My husband died as a result of inappropriate care with lack of follow-up from a VA hospital in Ohio. For two years, he endured painful tests and procedures. All for nothing, as the VA never diagnosed him, later claiming his symptoms were all psychosomatic. He died four days after learning from an outside hospital that he had cancer. Since 2000, I have fought the VA. It has been, and continues to be, a long hard struggle.
Best is not wrong when he says the VA is waiting for all to die. My husband told the VA "I am cheaper to you dead than I am alive." He died believing this.
These stories need to continue going on in our media, for people like Best to get what is owed to him, to get the proper treatment he deserves as a veteran. Although the VA chooses to ignore all the stories, at least they are in the public eye.
I try to use my late husband's experience as a learning experience, in hopes that it will help others.
I wish him Best the best; I pray he gets what the VA owes him in time for him to feel that his pain, suffering and service is not for nothing.
God bless you for telling this story, and God bless Best and all veterans.
Britain led slavery fight
The author of a review of The Last King of Scotland tied the atrocities of Idi Amin to the "colonial strictures of the British Empire" and their "oh-so-civilized brutalities" ("Kings and queens," by Godfrey Cheshire, Jan. 24). We have here a politically correct cheap shot, part of the Nasty Western Civilization Movement.

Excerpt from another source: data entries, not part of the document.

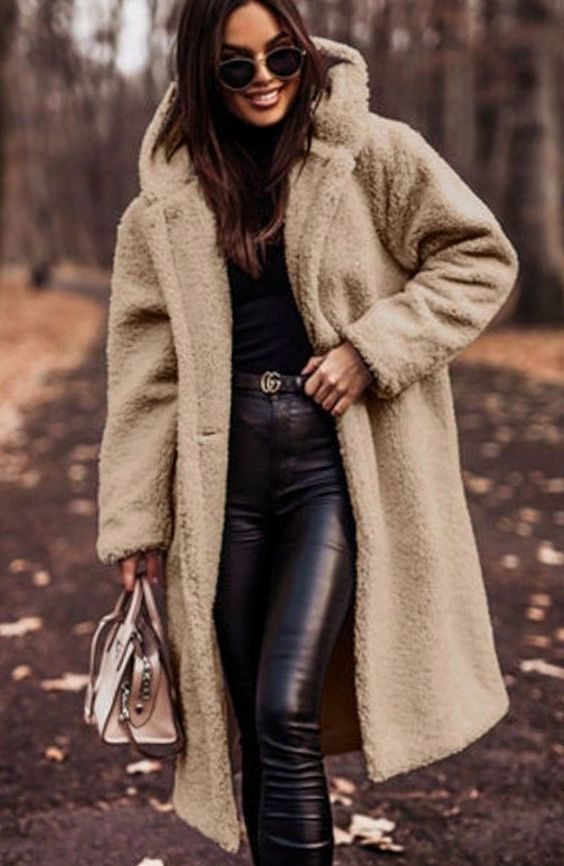 Women's hooded longline faux fur teddy coat with side pockets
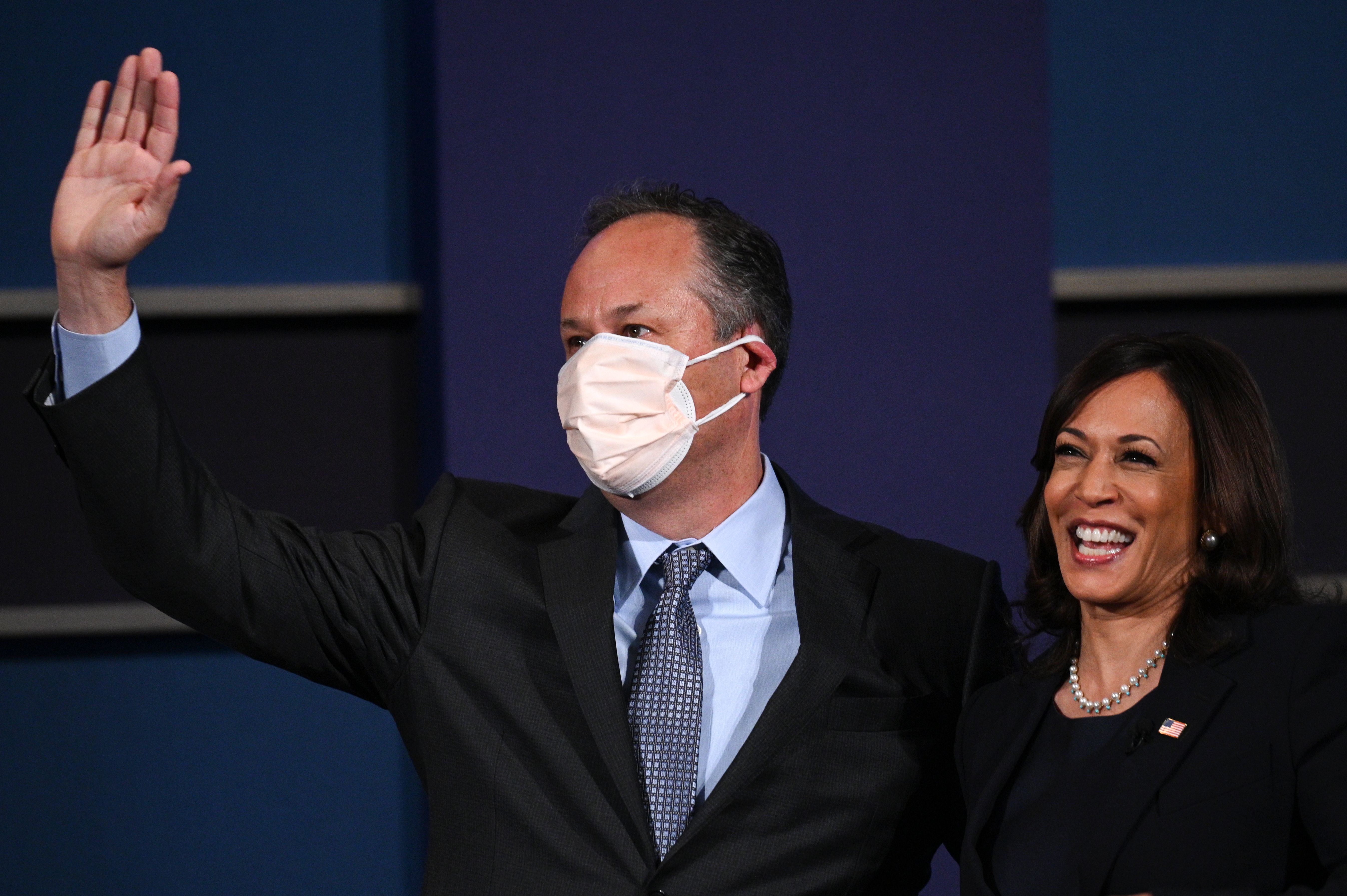 Vice presidential nominee Sen. Kamala Harris and husband Doug Emhoff onstage after the vice presidential debate at the University of Utah on October 7, 2020, in Salt Lake City.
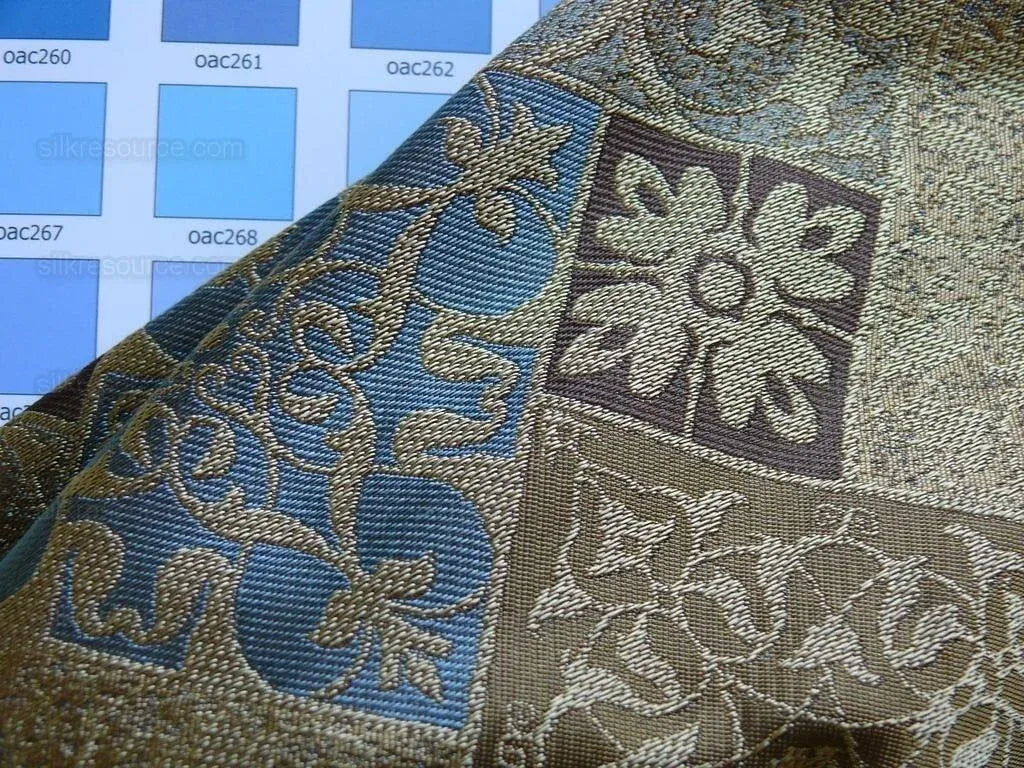 by yard Kravet 100% Silk Lampas Asian Tile "whiskey"blue Gold  MSRP USD216/y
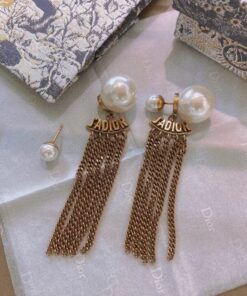 Replica Dior Tribales Chain Earrings In Antique Gold-Finish Metal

These barbs come on the 200th anniversary of the abolition of the slave trade in the British Empire, followed in 1833 by abolition of slavery. The change in the world's conscience about slavery, a momentous upheaval, came from England. As writers of an article in The Economist (Feb. 24), probably our most balanced news magazine, put it: "It was essentially the alliance of [Thomas] Clarkson, an Anglican and the Quakers, with their existing network of preachers and supporters, that made up the abolitionist movement." They built the first major campaign of humanitarian propaganda and political action. William Wilberforce was their man in Parliament. It was not easy. The sugar colonies in the West Indies were big moneymakers.

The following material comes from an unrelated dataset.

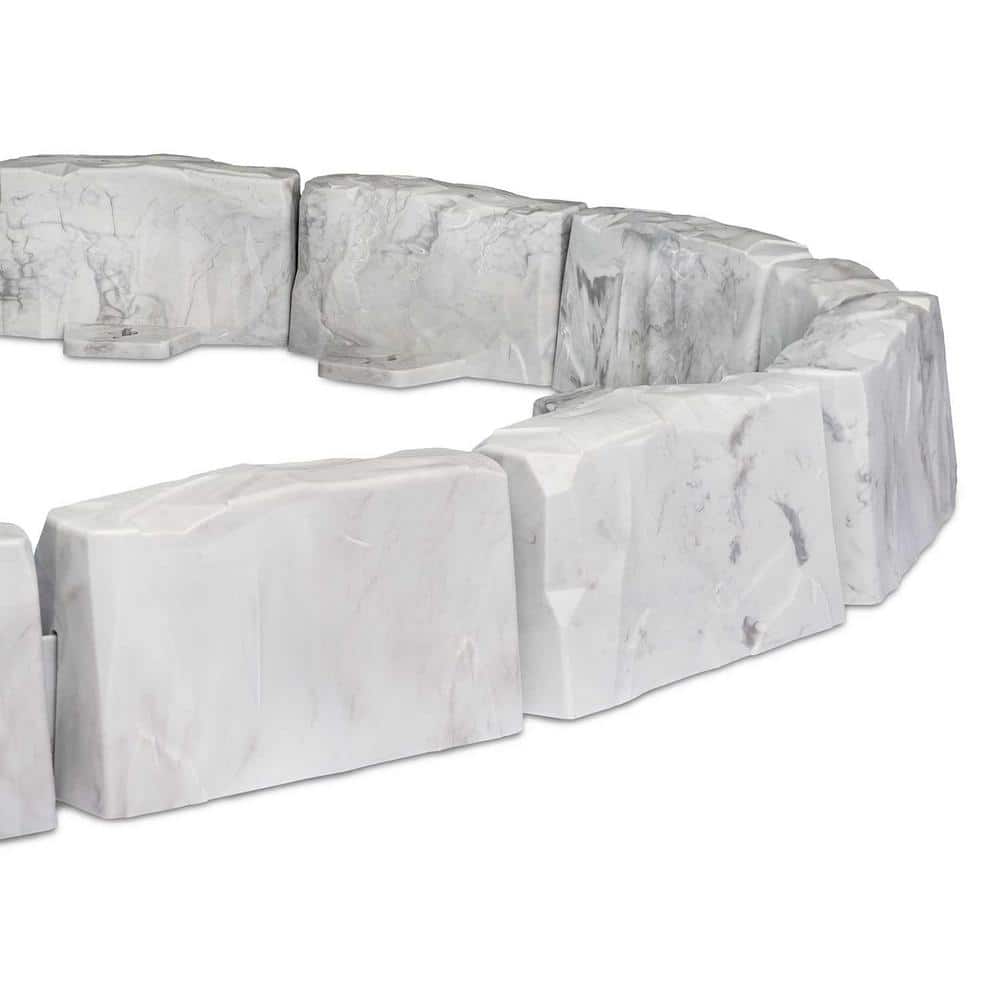 Light Gray Faux Stone Plastic No-Dig Landscape Edging Kit, 90 ft.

Their campaign spread outward. Diplomats pressed the other European states to do likewise, annoying them and costing them income. British men-of-war patrolled the seas looking for slave ships. Once caught, London had agents in port, as in Cuba, to see that the slavers did not slip away. There was a treaty with Spain for joint adjudication. The British Anti-Slavery Society was still active in the 20th century, going after Ethiopia and others.
When the European colonial powers divided up Africa in the later 19th century, for both good and ill, it was they who squashed slavery, long endemic there.
How soon we forget, or were we ever taught?